**Given information:**
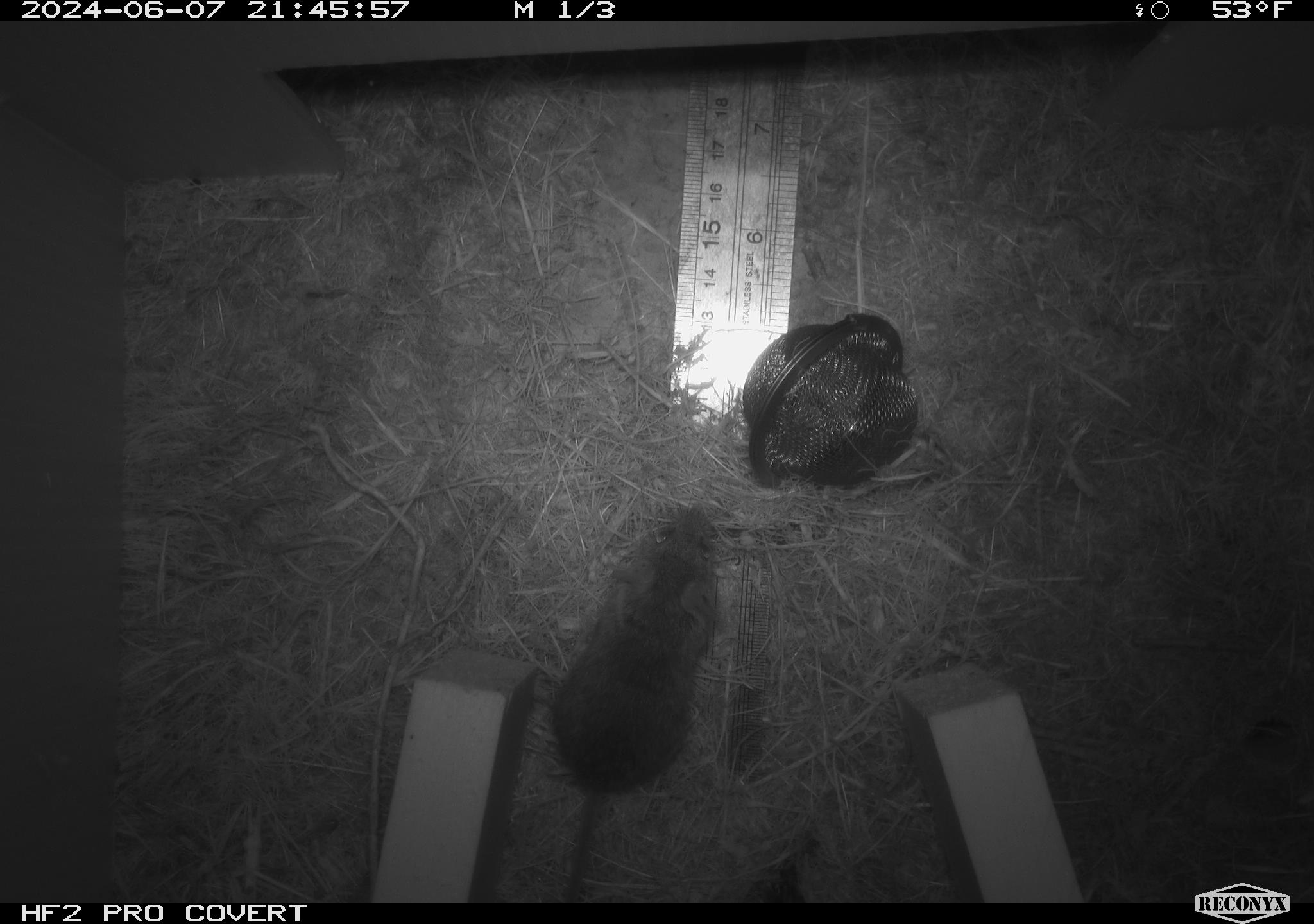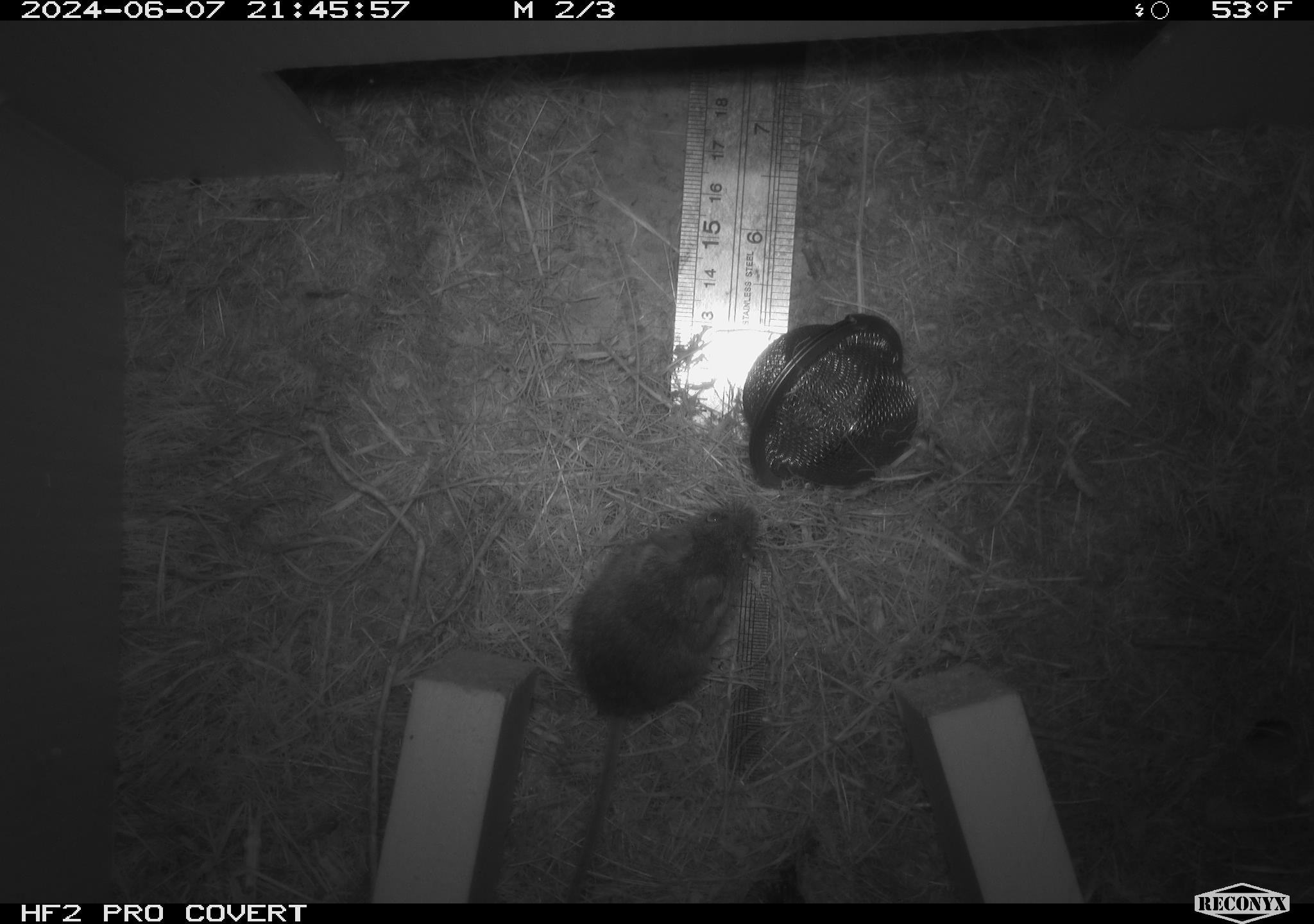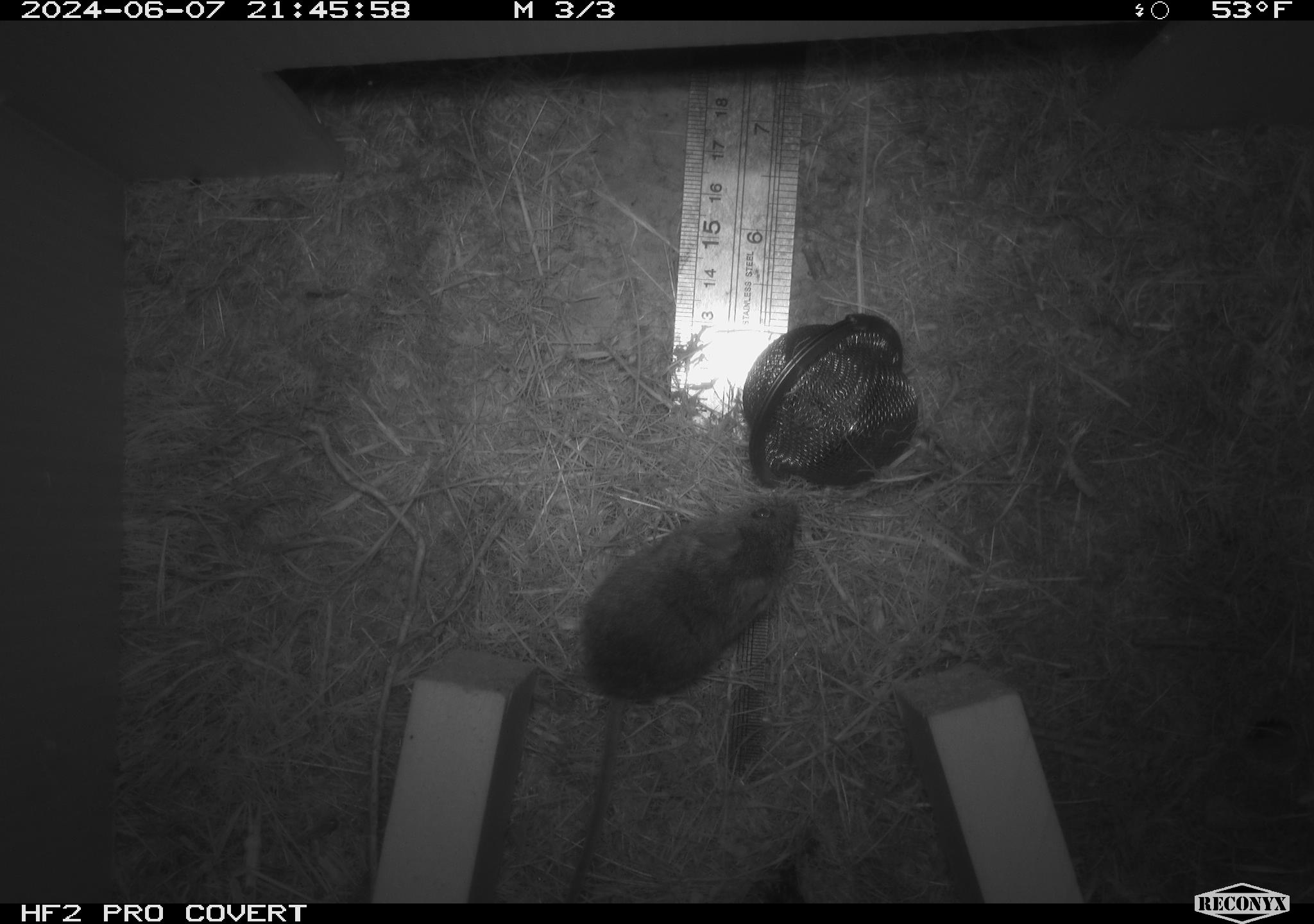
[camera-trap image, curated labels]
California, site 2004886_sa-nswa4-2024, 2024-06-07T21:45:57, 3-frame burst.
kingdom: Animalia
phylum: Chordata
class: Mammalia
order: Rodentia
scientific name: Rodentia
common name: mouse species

**What you should do:** When you copy the records above, keep every word exact and drop the pictures.

**Written solution:**
[camera-trap image, curated labels]
California, site 2004886_sa-nswa4-2024, 2024-06-07T21:45:57, 3-frame burst.
kingdom: Animalia
phylum: Chordata
class: Mammalia
order: Rodentia
scientific name: Rodentia
common name: mouse species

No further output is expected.